• TASK ITEM: Leaving out the pictures, copy each record below exactly.

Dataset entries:
§ §

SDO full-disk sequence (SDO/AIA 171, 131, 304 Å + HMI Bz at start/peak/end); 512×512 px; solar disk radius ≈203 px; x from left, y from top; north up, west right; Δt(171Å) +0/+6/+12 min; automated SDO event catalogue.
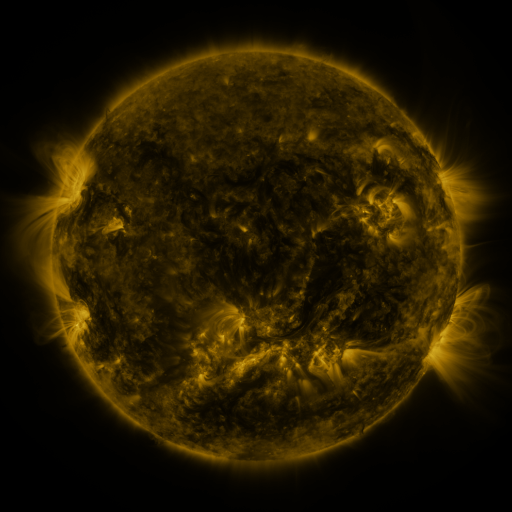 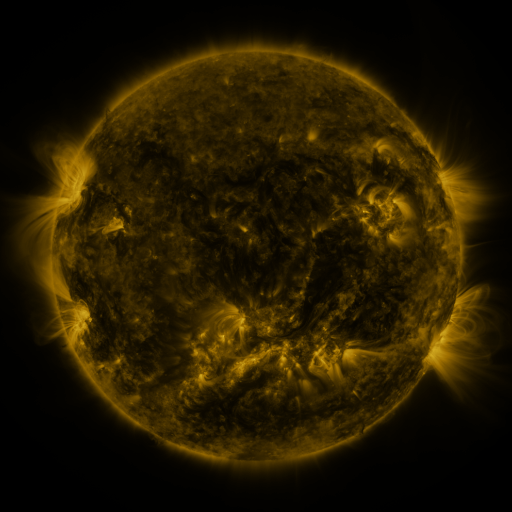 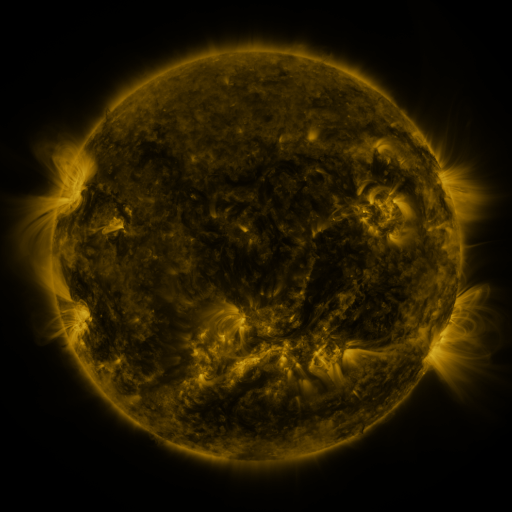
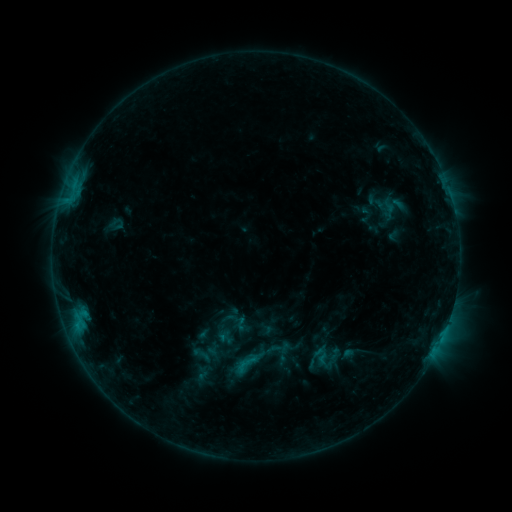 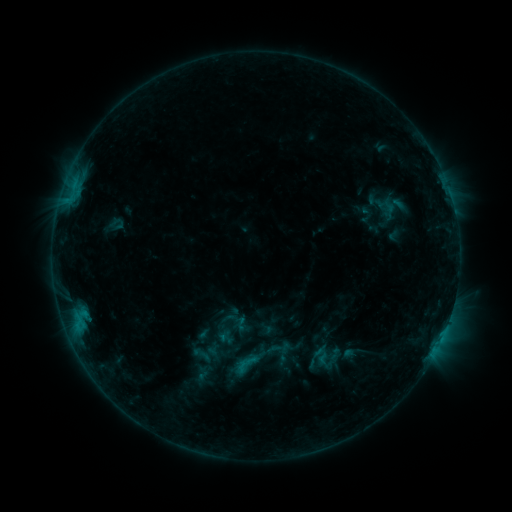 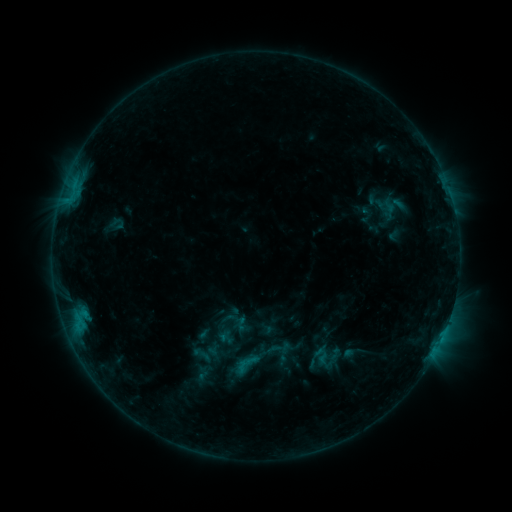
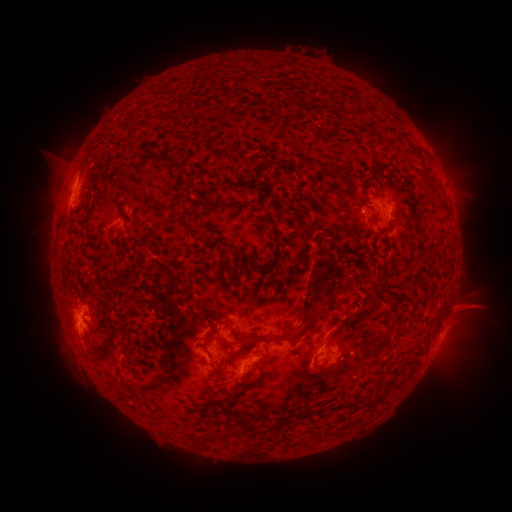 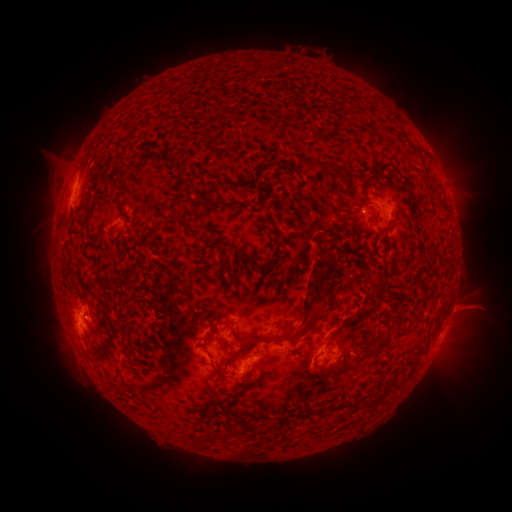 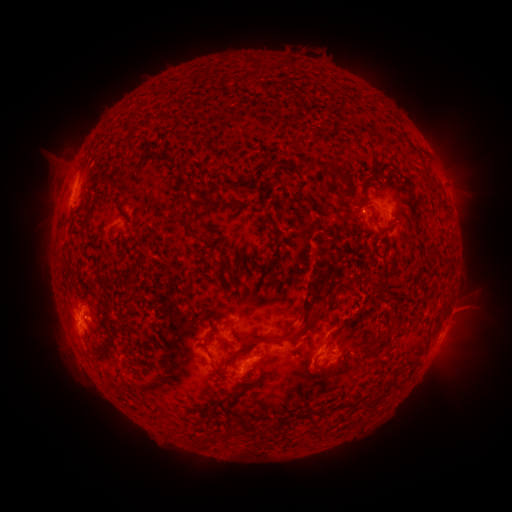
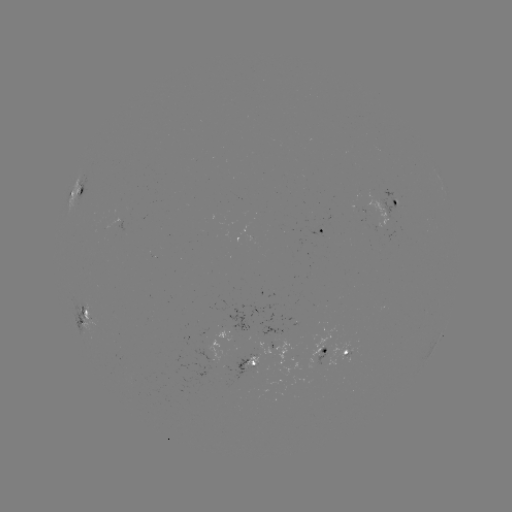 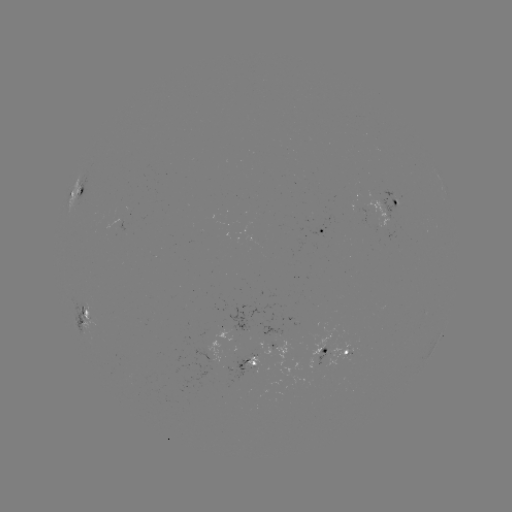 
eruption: [449, 289, 494, 327]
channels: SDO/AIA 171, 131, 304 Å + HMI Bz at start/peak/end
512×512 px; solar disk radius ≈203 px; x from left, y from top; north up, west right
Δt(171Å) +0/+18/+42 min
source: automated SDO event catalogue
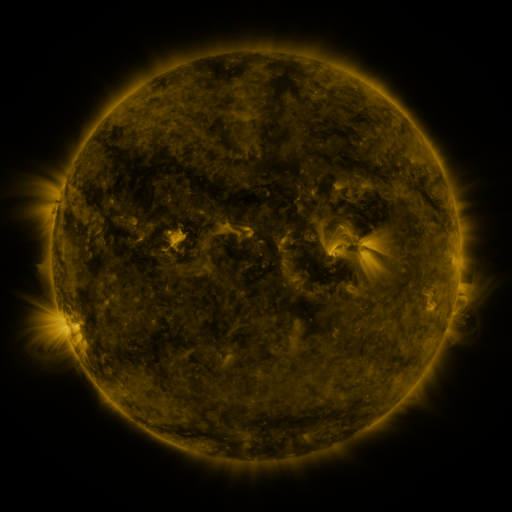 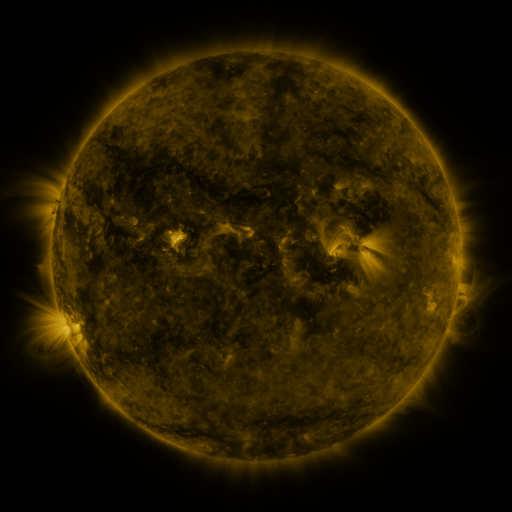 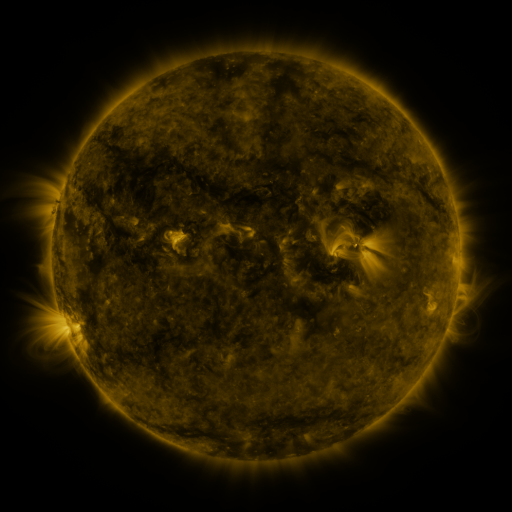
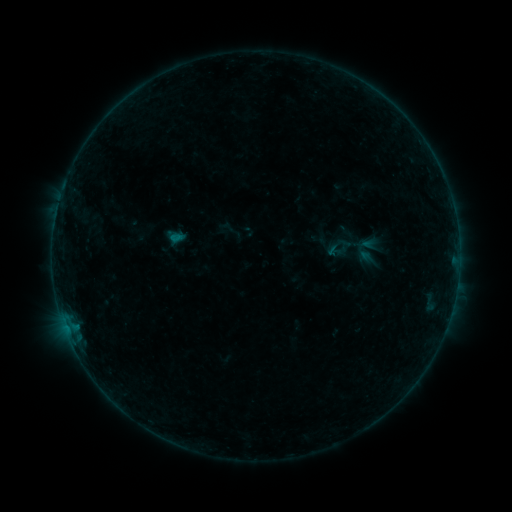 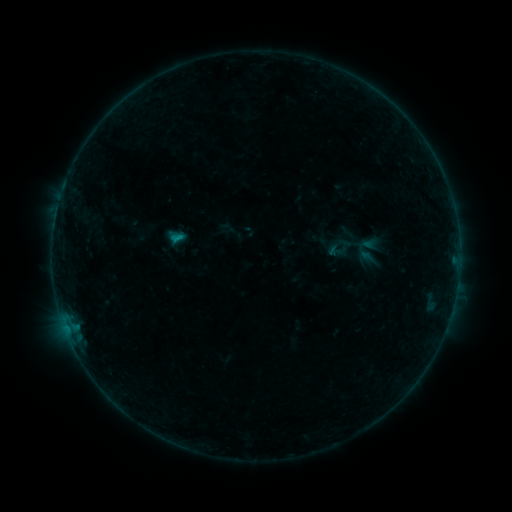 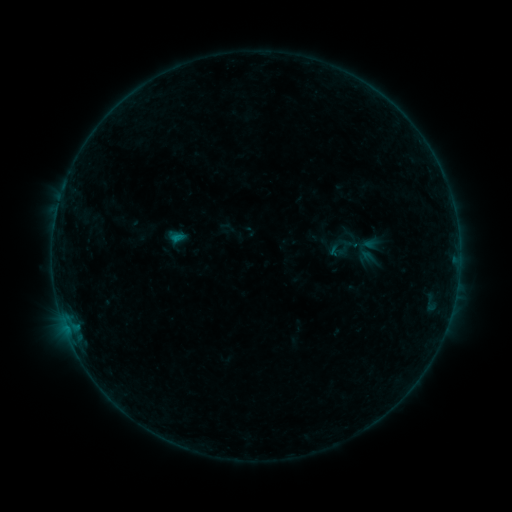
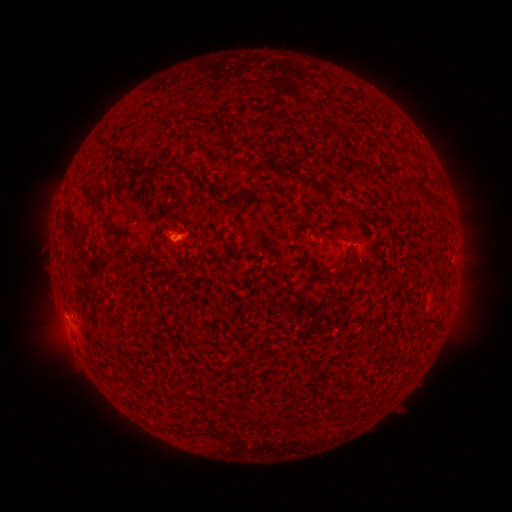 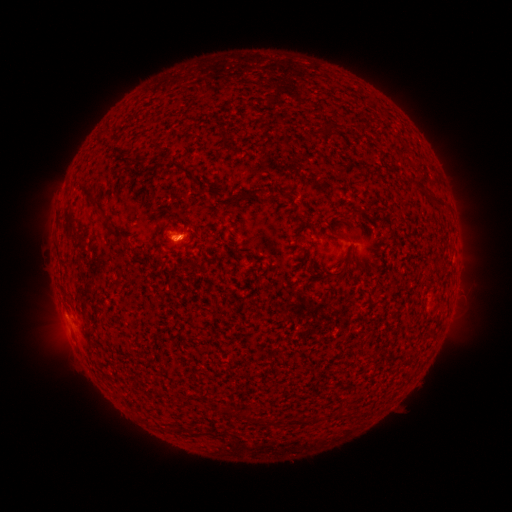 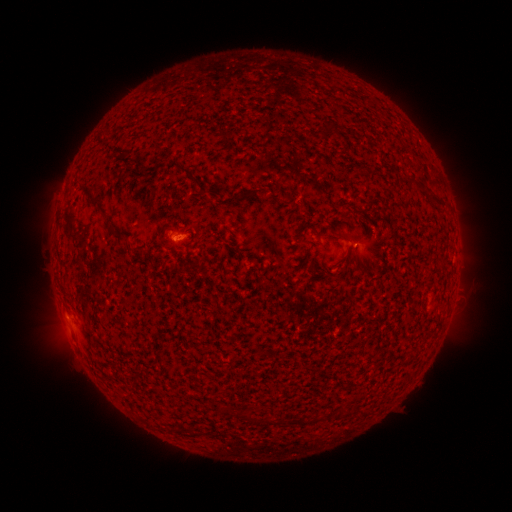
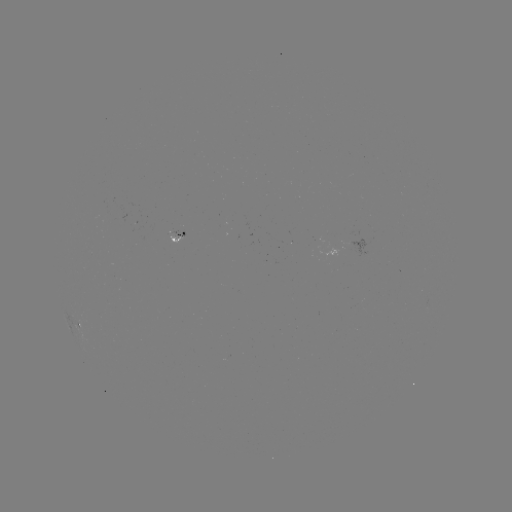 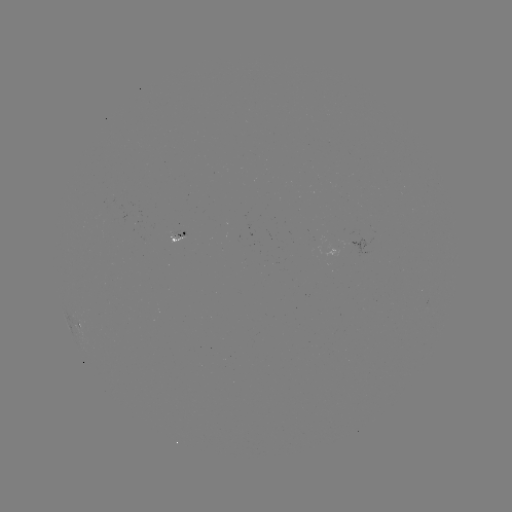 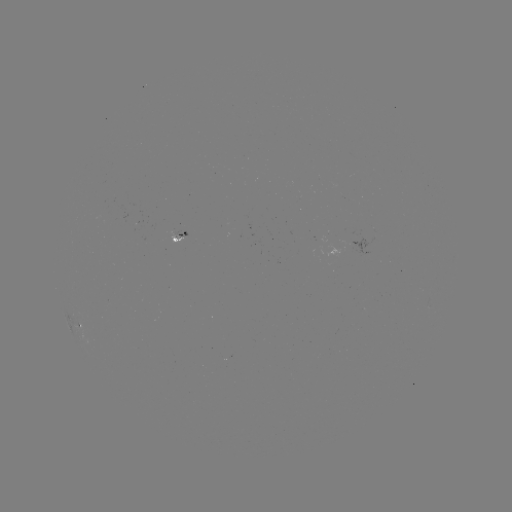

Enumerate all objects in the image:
B2.0 flare: (177, 239)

§ §

• PROBLEM SOLUTION:
SDO full-disk sequence (SDO/AIA 171, 131, 304 Å + HMI Bz at start/peak/end); 512×512 px; solar disk radius ≈203 px; x from left, y from top; north up, west right; Δt(171Å) +0/+6/+12 min; automated SDO event catalogue.
eruption: [449, 289, 494, 327]
channels: SDO/AIA 171, 131, 304 Å + HMI Bz at start/peak/end
512×512 px; solar disk radius ≈203 px; x from left, y from top; north up, west right
Δt(171Å) +0/+18/+42 min
source: automated SDO event catalogue

Enumerate all objects in the image:
B2.0 flare: (177, 239)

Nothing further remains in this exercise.